> **WHAT YOU WILL DO**:
Working from the line that contains "From the group" down to the last line below, repeat each line exactly.

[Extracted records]

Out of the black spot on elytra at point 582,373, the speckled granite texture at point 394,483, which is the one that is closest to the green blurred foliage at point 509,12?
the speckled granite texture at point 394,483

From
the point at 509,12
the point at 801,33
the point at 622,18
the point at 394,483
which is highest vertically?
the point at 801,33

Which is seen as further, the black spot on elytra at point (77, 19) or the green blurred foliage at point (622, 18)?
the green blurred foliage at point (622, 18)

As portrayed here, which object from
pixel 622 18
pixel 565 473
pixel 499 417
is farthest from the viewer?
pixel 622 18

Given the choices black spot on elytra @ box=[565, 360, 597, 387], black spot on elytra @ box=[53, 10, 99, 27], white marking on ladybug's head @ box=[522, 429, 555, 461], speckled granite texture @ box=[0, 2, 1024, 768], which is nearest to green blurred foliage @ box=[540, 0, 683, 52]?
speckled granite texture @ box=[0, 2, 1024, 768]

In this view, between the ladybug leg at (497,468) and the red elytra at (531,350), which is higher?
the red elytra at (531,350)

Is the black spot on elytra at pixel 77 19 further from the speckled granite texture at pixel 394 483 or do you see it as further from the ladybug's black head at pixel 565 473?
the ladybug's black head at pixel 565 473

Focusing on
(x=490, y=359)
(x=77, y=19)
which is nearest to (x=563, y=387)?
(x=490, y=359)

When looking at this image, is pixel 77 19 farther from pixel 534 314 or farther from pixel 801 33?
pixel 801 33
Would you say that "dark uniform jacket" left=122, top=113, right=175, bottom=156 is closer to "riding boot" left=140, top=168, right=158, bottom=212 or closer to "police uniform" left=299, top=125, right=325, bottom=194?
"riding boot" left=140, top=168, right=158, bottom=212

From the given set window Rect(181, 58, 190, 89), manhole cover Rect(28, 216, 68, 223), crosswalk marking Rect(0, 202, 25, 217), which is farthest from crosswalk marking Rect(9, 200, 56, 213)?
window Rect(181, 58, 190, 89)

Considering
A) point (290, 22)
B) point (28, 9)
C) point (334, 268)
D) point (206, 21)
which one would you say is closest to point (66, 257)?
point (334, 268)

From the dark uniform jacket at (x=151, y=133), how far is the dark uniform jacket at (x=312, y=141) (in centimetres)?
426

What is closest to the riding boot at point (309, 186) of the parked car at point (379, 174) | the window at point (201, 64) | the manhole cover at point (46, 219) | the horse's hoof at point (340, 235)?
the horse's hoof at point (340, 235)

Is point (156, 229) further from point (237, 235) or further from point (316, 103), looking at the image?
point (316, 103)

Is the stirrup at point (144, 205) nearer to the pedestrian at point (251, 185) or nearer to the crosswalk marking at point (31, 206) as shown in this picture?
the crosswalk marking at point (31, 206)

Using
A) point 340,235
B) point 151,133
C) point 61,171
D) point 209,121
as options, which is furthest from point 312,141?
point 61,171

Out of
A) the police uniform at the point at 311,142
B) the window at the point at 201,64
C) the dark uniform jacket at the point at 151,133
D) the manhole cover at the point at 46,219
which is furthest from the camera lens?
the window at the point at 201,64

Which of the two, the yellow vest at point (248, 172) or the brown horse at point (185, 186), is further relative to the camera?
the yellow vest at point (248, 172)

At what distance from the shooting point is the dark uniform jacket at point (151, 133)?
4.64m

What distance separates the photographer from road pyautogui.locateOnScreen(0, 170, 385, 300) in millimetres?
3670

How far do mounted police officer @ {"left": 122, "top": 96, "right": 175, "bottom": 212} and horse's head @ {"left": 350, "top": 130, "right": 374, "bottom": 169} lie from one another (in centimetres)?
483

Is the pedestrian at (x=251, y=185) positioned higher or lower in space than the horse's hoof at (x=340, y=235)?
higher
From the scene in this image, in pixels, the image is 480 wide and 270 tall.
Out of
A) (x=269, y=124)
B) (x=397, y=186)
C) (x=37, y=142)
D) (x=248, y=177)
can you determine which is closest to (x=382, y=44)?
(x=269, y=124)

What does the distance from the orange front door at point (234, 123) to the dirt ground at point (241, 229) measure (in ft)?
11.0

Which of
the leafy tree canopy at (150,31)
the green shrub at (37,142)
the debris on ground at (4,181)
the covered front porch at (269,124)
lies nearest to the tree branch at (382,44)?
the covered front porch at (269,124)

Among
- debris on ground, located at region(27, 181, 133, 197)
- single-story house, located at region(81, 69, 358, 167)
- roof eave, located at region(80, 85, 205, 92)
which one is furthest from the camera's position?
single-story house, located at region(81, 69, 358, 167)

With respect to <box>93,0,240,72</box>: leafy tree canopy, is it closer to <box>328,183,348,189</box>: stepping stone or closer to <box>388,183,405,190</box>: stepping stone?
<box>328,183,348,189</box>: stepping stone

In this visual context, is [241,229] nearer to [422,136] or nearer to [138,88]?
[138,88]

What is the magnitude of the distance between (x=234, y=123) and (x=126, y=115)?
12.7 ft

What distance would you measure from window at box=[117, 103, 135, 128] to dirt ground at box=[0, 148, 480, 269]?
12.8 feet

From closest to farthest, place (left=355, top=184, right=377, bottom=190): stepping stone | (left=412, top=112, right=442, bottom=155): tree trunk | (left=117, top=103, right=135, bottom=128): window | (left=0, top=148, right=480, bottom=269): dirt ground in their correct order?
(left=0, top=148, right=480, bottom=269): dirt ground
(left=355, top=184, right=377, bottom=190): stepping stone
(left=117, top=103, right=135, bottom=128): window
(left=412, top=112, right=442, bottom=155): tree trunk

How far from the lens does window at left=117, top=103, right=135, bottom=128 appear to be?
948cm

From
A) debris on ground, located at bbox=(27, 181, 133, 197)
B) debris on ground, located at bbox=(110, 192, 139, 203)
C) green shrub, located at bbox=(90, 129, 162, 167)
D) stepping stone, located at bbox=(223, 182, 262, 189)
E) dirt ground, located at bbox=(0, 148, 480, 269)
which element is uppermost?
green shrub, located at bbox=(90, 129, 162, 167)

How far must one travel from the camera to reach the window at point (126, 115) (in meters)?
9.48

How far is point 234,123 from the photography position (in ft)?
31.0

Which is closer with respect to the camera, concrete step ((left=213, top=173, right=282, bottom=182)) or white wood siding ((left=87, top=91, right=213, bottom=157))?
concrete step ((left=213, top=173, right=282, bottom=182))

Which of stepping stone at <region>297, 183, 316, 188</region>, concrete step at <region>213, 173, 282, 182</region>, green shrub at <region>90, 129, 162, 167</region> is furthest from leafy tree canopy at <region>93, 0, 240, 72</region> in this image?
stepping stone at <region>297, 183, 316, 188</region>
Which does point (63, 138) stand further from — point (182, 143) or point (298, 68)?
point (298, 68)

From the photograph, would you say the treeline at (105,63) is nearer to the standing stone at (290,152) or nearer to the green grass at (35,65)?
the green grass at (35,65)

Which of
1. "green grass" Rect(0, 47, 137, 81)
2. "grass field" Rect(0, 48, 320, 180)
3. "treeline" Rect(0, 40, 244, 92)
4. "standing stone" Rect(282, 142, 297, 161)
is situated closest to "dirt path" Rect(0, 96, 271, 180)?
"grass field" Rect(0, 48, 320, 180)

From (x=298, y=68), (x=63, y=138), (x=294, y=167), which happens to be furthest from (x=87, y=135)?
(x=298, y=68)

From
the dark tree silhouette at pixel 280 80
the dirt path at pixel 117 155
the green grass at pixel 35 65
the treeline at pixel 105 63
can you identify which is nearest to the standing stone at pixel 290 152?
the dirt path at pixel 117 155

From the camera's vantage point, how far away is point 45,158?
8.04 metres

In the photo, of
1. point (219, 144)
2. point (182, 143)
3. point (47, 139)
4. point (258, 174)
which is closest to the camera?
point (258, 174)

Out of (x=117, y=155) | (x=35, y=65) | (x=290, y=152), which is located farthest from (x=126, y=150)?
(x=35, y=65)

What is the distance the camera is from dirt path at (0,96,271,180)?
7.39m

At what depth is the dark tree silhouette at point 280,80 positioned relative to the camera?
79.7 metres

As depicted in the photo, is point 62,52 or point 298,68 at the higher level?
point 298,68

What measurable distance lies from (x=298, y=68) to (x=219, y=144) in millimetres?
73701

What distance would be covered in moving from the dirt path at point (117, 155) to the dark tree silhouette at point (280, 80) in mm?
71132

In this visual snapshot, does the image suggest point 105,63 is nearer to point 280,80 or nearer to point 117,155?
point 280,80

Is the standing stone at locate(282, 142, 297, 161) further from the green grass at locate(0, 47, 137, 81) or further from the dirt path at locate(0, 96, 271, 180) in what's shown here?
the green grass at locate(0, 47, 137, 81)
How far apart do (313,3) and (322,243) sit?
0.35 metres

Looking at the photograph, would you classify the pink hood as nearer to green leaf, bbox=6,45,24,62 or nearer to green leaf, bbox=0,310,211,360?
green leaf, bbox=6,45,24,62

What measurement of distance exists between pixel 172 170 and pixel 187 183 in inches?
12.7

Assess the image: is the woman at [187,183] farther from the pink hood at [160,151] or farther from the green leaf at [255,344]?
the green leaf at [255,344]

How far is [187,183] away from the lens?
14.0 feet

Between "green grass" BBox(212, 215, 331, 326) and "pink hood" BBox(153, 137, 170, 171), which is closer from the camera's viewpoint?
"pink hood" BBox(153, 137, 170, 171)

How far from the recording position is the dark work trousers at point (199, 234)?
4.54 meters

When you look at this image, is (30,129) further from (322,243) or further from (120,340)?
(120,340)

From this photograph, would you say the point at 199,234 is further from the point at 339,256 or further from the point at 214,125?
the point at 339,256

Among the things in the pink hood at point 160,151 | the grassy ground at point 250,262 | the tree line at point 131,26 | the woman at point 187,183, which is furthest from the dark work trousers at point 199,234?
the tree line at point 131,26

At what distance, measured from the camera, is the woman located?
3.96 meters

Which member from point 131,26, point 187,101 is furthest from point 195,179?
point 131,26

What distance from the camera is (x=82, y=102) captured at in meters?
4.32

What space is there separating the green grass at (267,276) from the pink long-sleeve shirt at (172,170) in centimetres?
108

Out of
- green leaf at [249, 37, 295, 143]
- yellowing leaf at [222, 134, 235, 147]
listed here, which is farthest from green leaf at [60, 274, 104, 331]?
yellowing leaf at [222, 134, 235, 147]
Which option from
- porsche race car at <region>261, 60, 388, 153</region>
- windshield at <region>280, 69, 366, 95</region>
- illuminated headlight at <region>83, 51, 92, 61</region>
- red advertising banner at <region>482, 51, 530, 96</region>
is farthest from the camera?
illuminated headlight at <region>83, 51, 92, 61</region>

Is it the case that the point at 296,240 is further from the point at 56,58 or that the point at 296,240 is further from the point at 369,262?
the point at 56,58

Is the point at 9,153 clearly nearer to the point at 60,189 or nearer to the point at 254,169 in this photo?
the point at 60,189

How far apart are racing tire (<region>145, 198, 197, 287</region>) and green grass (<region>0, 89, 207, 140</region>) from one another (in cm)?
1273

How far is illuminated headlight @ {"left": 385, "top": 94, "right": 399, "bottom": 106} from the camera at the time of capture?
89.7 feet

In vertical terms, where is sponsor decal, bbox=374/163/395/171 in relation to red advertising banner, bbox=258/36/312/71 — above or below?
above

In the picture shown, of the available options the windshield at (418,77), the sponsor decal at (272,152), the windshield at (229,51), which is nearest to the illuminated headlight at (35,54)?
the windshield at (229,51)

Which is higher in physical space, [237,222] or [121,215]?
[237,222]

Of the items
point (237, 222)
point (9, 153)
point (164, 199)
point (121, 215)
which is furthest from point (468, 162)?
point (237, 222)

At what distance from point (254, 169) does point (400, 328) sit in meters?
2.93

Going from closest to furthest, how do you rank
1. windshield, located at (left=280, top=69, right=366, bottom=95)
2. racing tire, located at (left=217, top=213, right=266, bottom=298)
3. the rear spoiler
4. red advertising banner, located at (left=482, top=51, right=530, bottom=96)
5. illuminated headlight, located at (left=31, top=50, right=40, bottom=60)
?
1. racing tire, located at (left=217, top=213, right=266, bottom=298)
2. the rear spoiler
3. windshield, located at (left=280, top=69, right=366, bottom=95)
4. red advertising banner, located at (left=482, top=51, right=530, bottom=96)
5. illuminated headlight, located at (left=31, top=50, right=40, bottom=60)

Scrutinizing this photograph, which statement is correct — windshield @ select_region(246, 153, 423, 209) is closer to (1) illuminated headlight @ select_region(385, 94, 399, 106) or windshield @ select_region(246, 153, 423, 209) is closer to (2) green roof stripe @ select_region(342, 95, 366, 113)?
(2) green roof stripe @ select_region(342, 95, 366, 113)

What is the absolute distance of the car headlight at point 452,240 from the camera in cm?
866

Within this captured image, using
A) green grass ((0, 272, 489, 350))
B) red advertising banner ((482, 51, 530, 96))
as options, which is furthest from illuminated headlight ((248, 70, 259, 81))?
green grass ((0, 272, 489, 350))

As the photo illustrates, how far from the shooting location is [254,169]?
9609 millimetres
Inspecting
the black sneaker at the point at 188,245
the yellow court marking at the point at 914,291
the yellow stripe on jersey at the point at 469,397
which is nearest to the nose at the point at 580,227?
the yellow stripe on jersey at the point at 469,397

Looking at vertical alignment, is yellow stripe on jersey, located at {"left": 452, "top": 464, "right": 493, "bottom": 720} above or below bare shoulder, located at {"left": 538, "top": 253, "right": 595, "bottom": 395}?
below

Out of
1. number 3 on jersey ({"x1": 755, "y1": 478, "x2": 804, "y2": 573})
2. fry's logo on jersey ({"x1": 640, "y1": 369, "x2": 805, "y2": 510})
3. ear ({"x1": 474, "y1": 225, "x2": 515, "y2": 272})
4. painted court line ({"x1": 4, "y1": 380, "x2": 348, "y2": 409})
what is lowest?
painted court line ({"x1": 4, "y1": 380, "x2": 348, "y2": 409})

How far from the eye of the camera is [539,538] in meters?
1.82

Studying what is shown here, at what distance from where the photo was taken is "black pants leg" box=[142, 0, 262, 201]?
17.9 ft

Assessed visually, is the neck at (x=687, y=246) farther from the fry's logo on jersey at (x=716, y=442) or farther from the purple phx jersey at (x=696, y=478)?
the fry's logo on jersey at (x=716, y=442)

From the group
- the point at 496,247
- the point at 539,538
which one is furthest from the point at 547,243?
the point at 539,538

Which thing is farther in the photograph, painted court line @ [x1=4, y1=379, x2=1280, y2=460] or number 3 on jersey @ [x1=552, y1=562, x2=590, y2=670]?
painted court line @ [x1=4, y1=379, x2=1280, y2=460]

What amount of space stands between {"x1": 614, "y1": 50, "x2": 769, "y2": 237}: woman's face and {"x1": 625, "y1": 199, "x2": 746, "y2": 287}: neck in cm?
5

> **SOLVED PROBLEM**:
From the group
- the point at 496,247
- the point at 539,538
which one is furthest from the point at 547,243?
the point at 539,538

Which thing is farther in the photograph, painted court line @ [x1=4, y1=379, x2=1280, y2=460] or number 3 on jersey @ [x1=552, y1=562, x2=590, y2=670]?
painted court line @ [x1=4, y1=379, x2=1280, y2=460]

What amount of space stands between {"x1": 614, "y1": 50, "x2": 769, "y2": 237}: woman's face and {"x1": 625, "y1": 199, "x2": 746, "y2": 287}: neck in cm?
5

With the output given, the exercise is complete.